Miquel Escudero-El Imparcial
Cuando desde el poder se despliega demagogia a raudales y la ciudadanía lo consiente, todo es posible. Incluso llegar a la pesadilla social de la dictadura y el caudillismo, donde nadie puede rechistar ni argumentar en contra de lo que digan quienes mandan, pues será deformado y expulsado. Para merecer una vida social libre y democrática es fundamental tener una voluntad de ideas claras, con firme sentido de la coherencia y la decencia. No se trata de ser de izquierdas o ser de derechas. Recordaré que, para Ortega, cualquiera de esas dos etiquetas es una de las infinitas maneras que el hombre puede elegir para ser un imbécil; esto es, el que exige para sí y para los demás incorporarse al coro de los grillos y ahorrarse pensar.
¿Hay que ser antisocialista para rechazar contundemente la política de Sánchez? Claro que no. Es más, veo en el actual presidente una manipulación atroz de símbolos políticos para perpetuarse en el poder. En su patética carta de la semana pasada (que llevó a muchos opinadores al éxtasis de la ingenuidad, especulando sobre qué acabaría haciendo; justo lo que él se pretendía: enredar con un juego de trampas), Sánchez afirmó: “nunca he tenido apego al cargo. Sí lo tengo al deber, al compromiso político y al servicio público”. Pero si alguna cosa ha demostrado estos años desde el poder, es exactamente lo contrario. Presume de lo que carece.

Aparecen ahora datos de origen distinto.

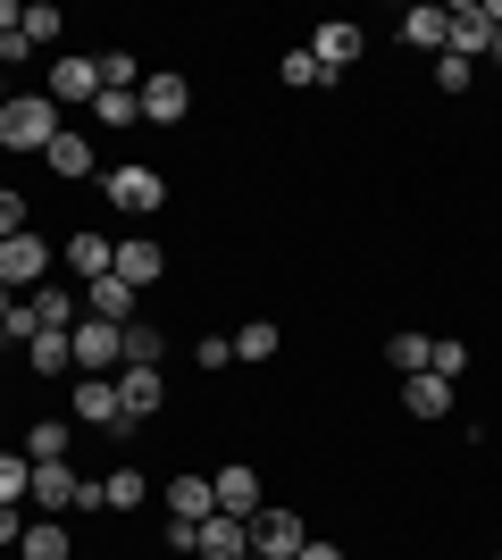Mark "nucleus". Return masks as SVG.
Here are the masks:
<instances>
[{
  "label": "nucleus",
  "instance_id": "obj_1",
  "mask_svg": "<svg viewBox=\"0 0 502 560\" xmlns=\"http://www.w3.org/2000/svg\"><path fill=\"white\" fill-rule=\"evenodd\" d=\"M50 142H59V101L50 93H9V109H0V151L43 160Z\"/></svg>",
  "mask_w": 502,
  "mask_h": 560
},
{
  "label": "nucleus",
  "instance_id": "obj_2",
  "mask_svg": "<svg viewBox=\"0 0 502 560\" xmlns=\"http://www.w3.org/2000/svg\"><path fill=\"white\" fill-rule=\"evenodd\" d=\"M101 201L126 218H160L167 210V176L151 160H118V167H101Z\"/></svg>",
  "mask_w": 502,
  "mask_h": 560
},
{
  "label": "nucleus",
  "instance_id": "obj_3",
  "mask_svg": "<svg viewBox=\"0 0 502 560\" xmlns=\"http://www.w3.org/2000/svg\"><path fill=\"white\" fill-rule=\"evenodd\" d=\"M25 511H34V518L84 511V477H75V460H34V477H25Z\"/></svg>",
  "mask_w": 502,
  "mask_h": 560
},
{
  "label": "nucleus",
  "instance_id": "obj_4",
  "mask_svg": "<svg viewBox=\"0 0 502 560\" xmlns=\"http://www.w3.org/2000/svg\"><path fill=\"white\" fill-rule=\"evenodd\" d=\"M68 351H75V376H118L126 369V327H109V318H75Z\"/></svg>",
  "mask_w": 502,
  "mask_h": 560
},
{
  "label": "nucleus",
  "instance_id": "obj_5",
  "mask_svg": "<svg viewBox=\"0 0 502 560\" xmlns=\"http://www.w3.org/2000/svg\"><path fill=\"white\" fill-rule=\"evenodd\" d=\"M0 284H9V293H34V284H50V243H43L34 226L0 243Z\"/></svg>",
  "mask_w": 502,
  "mask_h": 560
},
{
  "label": "nucleus",
  "instance_id": "obj_6",
  "mask_svg": "<svg viewBox=\"0 0 502 560\" xmlns=\"http://www.w3.org/2000/svg\"><path fill=\"white\" fill-rule=\"evenodd\" d=\"M210 493H218V511H226V518H243V527H252V518L268 511V486H260V468H252V460H226V468L210 477Z\"/></svg>",
  "mask_w": 502,
  "mask_h": 560
},
{
  "label": "nucleus",
  "instance_id": "obj_7",
  "mask_svg": "<svg viewBox=\"0 0 502 560\" xmlns=\"http://www.w3.org/2000/svg\"><path fill=\"white\" fill-rule=\"evenodd\" d=\"M360 50H369V34H360L352 18H318V34H311V59L335 75V84H343V75L360 68Z\"/></svg>",
  "mask_w": 502,
  "mask_h": 560
},
{
  "label": "nucleus",
  "instance_id": "obj_8",
  "mask_svg": "<svg viewBox=\"0 0 502 560\" xmlns=\"http://www.w3.org/2000/svg\"><path fill=\"white\" fill-rule=\"evenodd\" d=\"M68 410L84 427H109V435H135V427H126V410H118V376H75L68 385Z\"/></svg>",
  "mask_w": 502,
  "mask_h": 560
},
{
  "label": "nucleus",
  "instance_id": "obj_9",
  "mask_svg": "<svg viewBox=\"0 0 502 560\" xmlns=\"http://www.w3.org/2000/svg\"><path fill=\"white\" fill-rule=\"evenodd\" d=\"M109 277H126L135 293H151V284L167 277V243L160 234H118V268H109Z\"/></svg>",
  "mask_w": 502,
  "mask_h": 560
},
{
  "label": "nucleus",
  "instance_id": "obj_10",
  "mask_svg": "<svg viewBox=\"0 0 502 560\" xmlns=\"http://www.w3.org/2000/svg\"><path fill=\"white\" fill-rule=\"evenodd\" d=\"M302 536H311V527H302V511H285V502H268V511L252 518V552L260 560H293Z\"/></svg>",
  "mask_w": 502,
  "mask_h": 560
},
{
  "label": "nucleus",
  "instance_id": "obj_11",
  "mask_svg": "<svg viewBox=\"0 0 502 560\" xmlns=\"http://www.w3.org/2000/svg\"><path fill=\"white\" fill-rule=\"evenodd\" d=\"M118 410H126V427L160 419L167 410V369H118Z\"/></svg>",
  "mask_w": 502,
  "mask_h": 560
},
{
  "label": "nucleus",
  "instance_id": "obj_12",
  "mask_svg": "<svg viewBox=\"0 0 502 560\" xmlns=\"http://www.w3.org/2000/svg\"><path fill=\"white\" fill-rule=\"evenodd\" d=\"M50 101H101V59L93 50H59V59H50Z\"/></svg>",
  "mask_w": 502,
  "mask_h": 560
},
{
  "label": "nucleus",
  "instance_id": "obj_13",
  "mask_svg": "<svg viewBox=\"0 0 502 560\" xmlns=\"http://www.w3.org/2000/svg\"><path fill=\"white\" fill-rule=\"evenodd\" d=\"M192 560H252V527H243V518H201V527H192Z\"/></svg>",
  "mask_w": 502,
  "mask_h": 560
},
{
  "label": "nucleus",
  "instance_id": "obj_14",
  "mask_svg": "<svg viewBox=\"0 0 502 560\" xmlns=\"http://www.w3.org/2000/svg\"><path fill=\"white\" fill-rule=\"evenodd\" d=\"M402 43L444 59V50H453V9H444V0H419V9H402Z\"/></svg>",
  "mask_w": 502,
  "mask_h": 560
},
{
  "label": "nucleus",
  "instance_id": "obj_15",
  "mask_svg": "<svg viewBox=\"0 0 502 560\" xmlns=\"http://www.w3.org/2000/svg\"><path fill=\"white\" fill-rule=\"evenodd\" d=\"M135 302H143V293H135L126 277H93V284H84V318H109V327H135Z\"/></svg>",
  "mask_w": 502,
  "mask_h": 560
},
{
  "label": "nucleus",
  "instance_id": "obj_16",
  "mask_svg": "<svg viewBox=\"0 0 502 560\" xmlns=\"http://www.w3.org/2000/svg\"><path fill=\"white\" fill-rule=\"evenodd\" d=\"M402 410L419 427H435V419H453V385H444V376L435 369H419V376H402Z\"/></svg>",
  "mask_w": 502,
  "mask_h": 560
},
{
  "label": "nucleus",
  "instance_id": "obj_17",
  "mask_svg": "<svg viewBox=\"0 0 502 560\" xmlns=\"http://www.w3.org/2000/svg\"><path fill=\"white\" fill-rule=\"evenodd\" d=\"M160 502H167V518H185V527L218 518V493H210V477H192V468H185V477H167V493H160Z\"/></svg>",
  "mask_w": 502,
  "mask_h": 560
},
{
  "label": "nucleus",
  "instance_id": "obj_18",
  "mask_svg": "<svg viewBox=\"0 0 502 560\" xmlns=\"http://www.w3.org/2000/svg\"><path fill=\"white\" fill-rule=\"evenodd\" d=\"M185 109H192L185 75H143V117H151V126H185Z\"/></svg>",
  "mask_w": 502,
  "mask_h": 560
},
{
  "label": "nucleus",
  "instance_id": "obj_19",
  "mask_svg": "<svg viewBox=\"0 0 502 560\" xmlns=\"http://www.w3.org/2000/svg\"><path fill=\"white\" fill-rule=\"evenodd\" d=\"M68 268H75L84 284H93V277H109V268H118V243H109L101 226H75V234H68Z\"/></svg>",
  "mask_w": 502,
  "mask_h": 560
},
{
  "label": "nucleus",
  "instance_id": "obj_20",
  "mask_svg": "<svg viewBox=\"0 0 502 560\" xmlns=\"http://www.w3.org/2000/svg\"><path fill=\"white\" fill-rule=\"evenodd\" d=\"M25 310H34V327H43V335H68L75 318H84V293H59V284H34V293H25Z\"/></svg>",
  "mask_w": 502,
  "mask_h": 560
},
{
  "label": "nucleus",
  "instance_id": "obj_21",
  "mask_svg": "<svg viewBox=\"0 0 502 560\" xmlns=\"http://www.w3.org/2000/svg\"><path fill=\"white\" fill-rule=\"evenodd\" d=\"M93 160H101V151H93L84 135H68V126H59V142L43 151V167L59 176V185H84V176H93Z\"/></svg>",
  "mask_w": 502,
  "mask_h": 560
},
{
  "label": "nucleus",
  "instance_id": "obj_22",
  "mask_svg": "<svg viewBox=\"0 0 502 560\" xmlns=\"http://www.w3.org/2000/svg\"><path fill=\"white\" fill-rule=\"evenodd\" d=\"M143 502H151V477H143V468H135V460H118V468H109V477H101V511H143Z\"/></svg>",
  "mask_w": 502,
  "mask_h": 560
},
{
  "label": "nucleus",
  "instance_id": "obj_23",
  "mask_svg": "<svg viewBox=\"0 0 502 560\" xmlns=\"http://www.w3.org/2000/svg\"><path fill=\"white\" fill-rule=\"evenodd\" d=\"M486 43H494V25H486V0H453V50L469 59V68H478Z\"/></svg>",
  "mask_w": 502,
  "mask_h": 560
},
{
  "label": "nucleus",
  "instance_id": "obj_24",
  "mask_svg": "<svg viewBox=\"0 0 502 560\" xmlns=\"http://www.w3.org/2000/svg\"><path fill=\"white\" fill-rule=\"evenodd\" d=\"M277 84H285V93H335V75H327V68H318V59H311V43L277 59Z\"/></svg>",
  "mask_w": 502,
  "mask_h": 560
},
{
  "label": "nucleus",
  "instance_id": "obj_25",
  "mask_svg": "<svg viewBox=\"0 0 502 560\" xmlns=\"http://www.w3.org/2000/svg\"><path fill=\"white\" fill-rule=\"evenodd\" d=\"M68 444H75V427H68V419H34V427L17 435L25 460H68Z\"/></svg>",
  "mask_w": 502,
  "mask_h": 560
},
{
  "label": "nucleus",
  "instance_id": "obj_26",
  "mask_svg": "<svg viewBox=\"0 0 502 560\" xmlns=\"http://www.w3.org/2000/svg\"><path fill=\"white\" fill-rule=\"evenodd\" d=\"M17 560H75V536L59 527V518H34L25 544H17Z\"/></svg>",
  "mask_w": 502,
  "mask_h": 560
},
{
  "label": "nucleus",
  "instance_id": "obj_27",
  "mask_svg": "<svg viewBox=\"0 0 502 560\" xmlns=\"http://www.w3.org/2000/svg\"><path fill=\"white\" fill-rule=\"evenodd\" d=\"M428 351H435V335L402 327V335H385V369H394V376H419V369H428Z\"/></svg>",
  "mask_w": 502,
  "mask_h": 560
},
{
  "label": "nucleus",
  "instance_id": "obj_28",
  "mask_svg": "<svg viewBox=\"0 0 502 560\" xmlns=\"http://www.w3.org/2000/svg\"><path fill=\"white\" fill-rule=\"evenodd\" d=\"M277 351H285V327H277V318H243L235 327V360H277Z\"/></svg>",
  "mask_w": 502,
  "mask_h": 560
},
{
  "label": "nucleus",
  "instance_id": "obj_29",
  "mask_svg": "<svg viewBox=\"0 0 502 560\" xmlns=\"http://www.w3.org/2000/svg\"><path fill=\"white\" fill-rule=\"evenodd\" d=\"M25 369H34V376H75L68 335H34V343H25Z\"/></svg>",
  "mask_w": 502,
  "mask_h": 560
},
{
  "label": "nucleus",
  "instance_id": "obj_30",
  "mask_svg": "<svg viewBox=\"0 0 502 560\" xmlns=\"http://www.w3.org/2000/svg\"><path fill=\"white\" fill-rule=\"evenodd\" d=\"M101 93H143V59L135 50H101Z\"/></svg>",
  "mask_w": 502,
  "mask_h": 560
},
{
  "label": "nucleus",
  "instance_id": "obj_31",
  "mask_svg": "<svg viewBox=\"0 0 502 560\" xmlns=\"http://www.w3.org/2000/svg\"><path fill=\"white\" fill-rule=\"evenodd\" d=\"M160 360H167V335L135 318V327H126V369H160Z\"/></svg>",
  "mask_w": 502,
  "mask_h": 560
},
{
  "label": "nucleus",
  "instance_id": "obj_32",
  "mask_svg": "<svg viewBox=\"0 0 502 560\" xmlns=\"http://www.w3.org/2000/svg\"><path fill=\"white\" fill-rule=\"evenodd\" d=\"M93 117L109 126V135H126V126H143V93H101Z\"/></svg>",
  "mask_w": 502,
  "mask_h": 560
},
{
  "label": "nucleus",
  "instance_id": "obj_33",
  "mask_svg": "<svg viewBox=\"0 0 502 560\" xmlns=\"http://www.w3.org/2000/svg\"><path fill=\"white\" fill-rule=\"evenodd\" d=\"M428 369L444 376V385H460V376H469V343H460V335H435V351H428Z\"/></svg>",
  "mask_w": 502,
  "mask_h": 560
},
{
  "label": "nucleus",
  "instance_id": "obj_34",
  "mask_svg": "<svg viewBox=\"0 0 502 560\" xmlns=\"http://www.w3.org/2000/svg\"><path fill=\"white\" fill-rule=\"evenodd\" d=\"M59 25H68V18H59L50 0H25V25H17V34H25L34 50H43V43H59Z\"/></svg>",
  "mask_w": 502,
  "mask_h": 560
},
{
  "label": "nucleus",
  "instance_id": "obj_35",
  "mask_svg": "<svg viewBox=\"0 0 502 560\" xmlns=\"http://www.w3.org/2000/svg\"><path fill=\"white\" fill-rule=\"evenodd\" d=\"M469 84H478V68H469L460 50H444V59H435V93H469Z\"/></svg>",
  "mask_w": 502,
  "mask_h": 560
},
{
  "label": "nucleus",
  "instance_id": "obj_36",
  "mask_svg": "<svg viewBox=\"0 0 502 560\" xmlns=\"http://www.w3.org/2000/svg\"><path fill=\"white\" fill-rule=\"evenodd\" d=\"M25 477H34V460H25V452H0V502H25Z\"/></svg>",
  "mask_w": 502,
  "mask_h": 560
},
{
  "label": "nucleus",
  "instance_id": "obj_37",
  "mask_svg": "<svg viewBox=\"0 0 502 560\" xmlns=\"http://www.w3.org/2000/svg\"><path fill=\"white\" fill-rule=\"evenodd\" d=\"M192 369H235V335H201V343H192Z\"/></svg>",
  "mask_w": 502,
  "mask_h": 560
},
{
  "label": "nucleus",
  "instance_id": "obj_38",
  "mask_svg": "<svg viewBox=\"0 0 502 560\" xmlns=\"http://www.w3.org/2000/svg\"><path fill=\"white\" fill-rule=\"evenodd\" d=\"M25 527H34V518H25V502H0V552H17Z\"/></svg>",
  "mask_w": 502,
  "mask_h": 560
},
{
  "label": "nucleus",
  "instance_id": "obj_39",
  "mask_svg": "<svg viewBox=\"0 0 502 560\" xmlns=\"http://www.w3.org/2000/svg\"><path fill=\"white\" fill-rule=\"evenodd\" d=\"M9 234H25V192L17 185H0V243H9Z\"/></svg>",
  "mask_w": 502,
  "mask_h": 560
},
{
  "label": "nucleus",
  "instance_id": "obj_40",
  "mask_svg": "<svg viewBox=\"0 0 502 560\" xmlns=\"http://www.w3.org/2000/svg\"><path fill=\"white\" fill-rule=\"evenodd\" d=\"M17 59H34V43H25V34H0V75L17 68Z\"/></svg>",
  "mask_w": 502,
  "mask_h": 560
},
{
  "label": "nucleus",
  "instance_id": "obj_41",
  "mask_svg": "<svg viewBox=\"0 0 502 560\" xmlns=\"http://www.w3.org/2000/svg\"><path fill=\"white\" fill-rule=\"evenodd\" d=\"M293 560H343V544H327V536H302V552Z\"/></svg>",
  "mask_w": 502,
  "mask_h": 560
},
{
  "label": "nucleus",
  "instance_id": "obj_42",
  "mask_svg": "<svg viewBox=\"0 0 502 560\" xmlns=\"http://www.w3.org/2000/svg\"><path fill=\"white\" fill-rule=\"evenodd\" d=\"M25 25V0H0V34H17Z\"/></svg>",
  "mask_w": 502,
  "mask_h": 560
},
{
  "label": "nucleus",
  "instance_id": "obj_43",
  "mask_svg": "<svg viewBox=\"0 0 502 560\" xmlns=\"http://www.w3.org/2000/svg\"><path fill=\"white\" fill-rule=\"evenodd\" d=\"M0 109H9V75H0Z\"/></svg>",
  "mask_w": 502,
  "mask_h": 560
},
{
  "label": "nucleus",
  "instance_id": "obj_44",
  "mask_svg": "<svg viewBox=\"0 0 502 560\" xmlns=\"http://www.w3.org/2000/svg\"><path fill=\"white\" fill-rule=\"evenodd\" d=\"M252 560H260V552H252Z\"/></svg>",
  "mask_w": 502,
  "mask_h": 560
},
{
  "label": "nucleus",
  "instance_id": "obj_45",
  "mask_svg": "<svg viewBox=\"0 0 502 560\" xmlns=\"http://www.w3.org/2000/svg\"><path fill=\"white\" fill-rule=\"evenodd\" d=\"M494 560H502V552H494Z\"/></svg>",
  "mask_w": 502,
  "mask_h": 560
}]
</instances>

Llegó a formar su primer Gobierno Frankenstein (término de Alfredo Pérez Rubalcaba) con una moción de censura que Rajoy no quiso abortar. El expresidente siempre se ha puesto de perfil en los momentos importantes y si hubiera aceptado el inevitable envite, habría dimitido para que continuara la legislatura alguien de su partido. Sánchez prometió que convocaría de inmediato elecciones, lo que ni él ni ninguno de sus aliados quería. A esto se llama mentir. Y, sin abundar en otros ejemplos, para poder seguir en la Moncloa cambió radicalmente su guión contrario a la amnistía (dada a quienes fueron condenados por malversar fondos públicos y dar un golpe de Estado incruento, derogando el Estatut y la Constitución y conculcando los derechos de la ciudadanía). Con ella, se aseguró los siete escaños de Puigdemont y lo incorporó al bloque ‘progresista’. Increíble. Vivir para ver. Y toda esta flagrante distorsión de la realidad es arropada por su partido, cerrando filas heróicamente.

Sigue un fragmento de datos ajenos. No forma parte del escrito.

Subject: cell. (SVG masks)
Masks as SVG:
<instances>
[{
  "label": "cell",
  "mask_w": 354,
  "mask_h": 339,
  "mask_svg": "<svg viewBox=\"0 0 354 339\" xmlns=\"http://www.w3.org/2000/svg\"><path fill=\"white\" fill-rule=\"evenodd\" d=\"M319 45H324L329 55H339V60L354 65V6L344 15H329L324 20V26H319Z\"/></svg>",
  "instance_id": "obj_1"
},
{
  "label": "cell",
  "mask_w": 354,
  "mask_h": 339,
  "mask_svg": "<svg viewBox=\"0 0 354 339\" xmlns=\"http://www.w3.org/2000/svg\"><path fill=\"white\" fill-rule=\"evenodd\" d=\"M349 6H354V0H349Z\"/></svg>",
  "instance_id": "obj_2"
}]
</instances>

El obsceno Luis Rubiales cayó en desgracia por un beso, luego fueron mostrados otros gestos impropios de un cargo público (que en otras circunstancias no habrían sido puestos a la visión general). Más tarde aún, salieron a la palestra turbios negocios suyos que eran un secreto a voces. Quedaron asociados los casos Koldo y Ábalos (éste, que había sido la mano derecha de Sánchez, abandonó el grupo parlamentario socialista, pero no su escaño).

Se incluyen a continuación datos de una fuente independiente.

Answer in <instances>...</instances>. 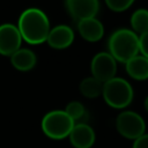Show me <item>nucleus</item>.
<instances>
[{
  "mask_svg": "<svg viewBox=\"0 0 148 148\" xmlns=\"http://www.w3.org/2000/svg\"><path fill=\"white\" fill-rule=\"evenodd\" d=\"M102 96L109 106L113 109H125L132 103L134 91L127 80L114 76L103 83Z\"/></svg>",
  "mask_w": 148,
  "mask_h": 148,
  "instance_id": "obj_3",
  "label": "nucleus"
},
{
  "mask_svg": "<svg viewBox=\"0 0 148 148\" xmlns=\"http://www.w3.org/2000/svg\"><path fill=\"white\" fill-rule=\"evenodd\" d=\"M9 58L12 66L21 72H27L32 69L37 62V57L35 52L27 47H20Z\"/></svg>",
  "mask_w": 148,
  "mask_h": 148,
  "instance_id": "obj_12",
  "label": "nucleus"
},
{
  "mask_svg": "<svg viewBox=\"0 0 148 148\" xmlns=\"http://www.w3.org/2000/svg\"><path fill=\"white\" fill-rule=\"evenodd\" d=\"M47 44L56 50H64L74 42V31L66 24H59L50 29L46 38Z\"/></svg>",
  "mask_w": 148,
  "mask_h": 148,
  "instance_id": "obj_9",
  "label": "nucleus"
},
{
  "mask_svg": "<svg viewBox=\"0 0 148 148\" xmlns=\"http://www.w3.org/2000/svg\"><path fill=\"white\" fill-rule=\"evenodd\" d=\"M68 14L76 21L96 17L99 9L98 0H65Z\"/></svg>",
  "mask_w": 148,
  "mask_h": 148,
  "instance_id": "obj_8",
  "label": "nucleus"
},
{
  "mask_svg": "<svg viewBox=\"0 0 148 148\" xmlns=\"http://www.w3.org/2000/svg\"><path fill=\"white\" fill-rule=\"evenodd\" d=\"M131 27L132 31H134L138 36L148 31V9L139 8L131 15Z\"/></svg>",
  "mask_w": 148,
  "mask_h": 148,
  "instance_id": "obj_15",
  "label": "nucleus"
},
{
  "mask_svg": "<svg viewBox=\"0 0 148 148\" xmlns=\"http://www.w3.org/2000/svg\"><path fill=\"white\" fill-rule=\"evenodd\" d=\"M143 106H145V109H146V111L148 112V96L145 98V102H143Z\"/></svg>",
  "mask_w": 148,
  "mask_h": 148,
  "instance_id": "obj_20",
  "label": "nucleus"
},
{
  "mask_svg": "<svg viewBox=\"0 0 148 148\" xmlns=\"http://www.w3.org/2000/svg\"><path fill=\"white\" fill-rule=\"evenodd\" d=\"M91 76L105 83L106 81L113 79L117 73V61L109 52L96 53L90 62Z\"/></svg>",
  "mask_w": 148,
  "mask_h": 148,
  "instance_id": "obj_6",
  "label": "nucleus"
},
{
  "mask_svg": "<svg viewBox=\"0 0 148 148\" xmlns=\"http://www.w3.org/2000/svg\"><path fill=\"white\" fill-rule=\"evenodd\" d=\"M22 37L16 25L3 23L0 25V54L10 57L21 47Z\"/></svg>",
  "mask_w": 148,
  "mask_h": 148,
  "instance_id": "obj_7",
  "label": "nucleus"
},
{
  "mask_svg": "<svg viewBox=\"0 0 148 148\" xmlns=\"http://www.w3.org/2000/svg\"><path fill=\"white\" fill-rule=\"evenodd\" d=\"M133 148H148V134H142L133 142Z\"/></svg>",
  "mask_w": 148,
  "mask_h": 148,
  "instance_id": "obj_19",
  "label": "nucleus"
},
{
  "mask_svg": "<svg viewBox=\"0 0 148 148\" xmlns=\"http://www.w3.org/2000/svg\"><path fill=\"white\" fill-rule=\"evenodd\" d=\"M116 128L121 136L135 140L145 134L146 124L139 113L134 111H123L116 119Z\"/></svg>",
  "mask_w": 148,
  "mask_h": 148,
  "instance_id": "obj_5",
  "label": "nucleus"
},
{
  "mask_svg": "<svg viewBox=\"0 0 148 148\" xmlns=\"http://www.w3.org/2000/svg\"><path fill=\"white\" fill-rule=\"evenodd\" d=\"M125 69L127 74L138 81L148 79V59L141 54H136L127 62H125Z\"/></svg>",
  "mask_w": 148,
  "mask_h": 148,
  "instance_id": "obj_13",
  "label": "nucleus"
},
{
  "mask_svg": "<svg viewBox=\"0 0 148 148\" xmlns=\"http://www.w3.org/2000/svg\"><path fill=\"white\" fill-rule=\"evenodd\" d=\"M108 8L112 12H125L127 10L134 2V0H104Z\"/></svg>",
  "mask_w": 148,
  "mask_h": 148,
  "instance_id": "obj_17",
  "label": "nucleus"
},
{
  "mask_svg": "<svg viewBox=\"0 0 148 148\" xmlns=\"http://www.w3.org/2000/svg\"><path fill=\"white\" fill-rule=\"evenodd\" d=\"M74 124L75 123L64 110H53L43 117L42 131L50 139L61 140L69 135Z\"/></svg>",
  "mask_w": 148,
  "mask_h": 148,
  "instance_id": "obj_4",
  "label": "nucleus"
},
{
  "mask_svg": "<svg viewBox=\"0 0 148 148\" xmlns=\"http://www.w3.org/2000/svg\"><path fill=\"white\" fill-rule=\"evenodd\" d=\"M64 111L72 118V120L74 123L76 120L82 119L83 116L86 114V109H84L83 104L81 102H79V101H72V102H69L66 105V108H65Z\"/></svg>",
  "mask_w": 148,
  "mask_h": 148,
  "instance_id": "obj_16",
  "label": "nucleus"
},
{
  "mask_svg": "<svg viewBox=\"0 0 148 148\" xmlns=\"http://www.w3.org/2000/svg\"><path fill=\"white\" fill-rule=\"evenodd\" d=\"M16 27L21 34L22 40L32 45L46 42L51 29L47 15L36 7L24 9L18 17Z\"/></svg>",
  "mask_w": 148,
  "mask_h": 148,
  "instance_id": "obj_1",
  "label": "nucleus"
},
{
  "mask_svg": "<svg viewBox=\"0 0 148 148\" xmlns=\"http://www.w3.org/2000/svg\"><path fill=\"white\" fill-rule=\"evenodd\" d=\"M77 30L83 39L92 43L98 42L104 35V25L96 17L77 21Z\"/></svg>",
  "mask_w": 148,
  "mask_h": 148,
  "instance_id": "obj_11",
  "label": "nucleus"
},
{
  "mask_svg": "<svg viewBox=\"0 0 148 148\" xmlns=\"http://www.w3.org/2000/svg\"><path fill=\"white\" fill-rule=\"evenodd\" d=\"M108 49L116 61L125 64L139 54V36L127 28L117 29L108 40Z\"/></svg>",
  "mask_w": 148,
  "mask_h": 148,
  "instance_id": "obj_2",
  "label": "nucleus"
},
{
  "mask_svg": "<svg viewBox=\"0 0 148 148\" xmlns=\"http://www.w3.org/2000/svg\"><path fill=\"white\" fill-rule=\"evenodd\" d=\"M80 92L87 98H96L102 95L103 83L94 76H88L80 82Z\"/></svg>",
  "mask_w": 148,
  "mask_h": 148,
  "instance_id": "obj_14",
  "label": "nucleus"
},
{
  "mask_svg": "<svg viewBox=\"0 0 148 148\" xmlns=\"http://www.w3.org/2000/svg\"><path fill=\"white\" fill-rule=\"evenodd\" d=\"M69 141L75 148H90L95 143V131L86 123L74 124L69 135Z\"/></svg>",
  "mask_w": 148,
  "mask_h": 148,
  "instance_id": "obj_10",
  "label": "nucleus"
},
{
  "mask_svg": "<svg viewBox=\"0 0 148 148\" xmlns=\"http://www.w3.org/2000/svg\"><path fill=\"white\" fill-rule=\"evenodd\" d=\"M139 54L148 59V31L139 36Z\"/></svg>",
  "mask_w": 148,
  "mask_h": 148,
  "instance_id": "obj_18",
  "label": "nucleus"
}]
</instances>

Tirando del hilo de la madeja, se ha vislumbrado un posible tráfico de influencias de Begoña Gómez. A informar de todo esto, Sánchez lo califica de ataque sin precedentes. Parece que su mujer tiene que ser más intocable que el yerno y la hija del rey emérito; este es el republicanismo que se anuncia como ajustado a la razón. Una actitud que va contra la exigencia democrática de transparencia y contra la igualdad radical de todos los ciudadanos.
El resultado de las triquiñuelas de Sánchez es grotesco, casposo y bananero. La respuesta que busca ansioso es fijar la ultraderecha como cortafuegos de todas sus acciones como gobernante. ¿Quién se acuerda de que cuando Vox no tenía representación parlamentaria, ni derecho a intervenir en los debates televisados electorales, fue Sánchez quien exigió y logró que fueran incluidos? Desde que llegó al poder, las expectativas electorales de esta formación se han disparado; lo suficiente para poder presentarla como un peligro a los avances sociales.
Este discurso pueril de ‘buenos’ y ‘malos’ genera un estilo guerracivilista y alza un muro insuperable que es propio de incivilizados, pero que a él le enorgullece. Ha conducido la vida española al enquistamiento en dos bloques antagónicos, lo que le permite encabezar uno de ellos. Un afán compulsivo por perpetuarse en el poder y ser dueño de privilegios. No hay comportamiento más antiliberal y antidemocrático.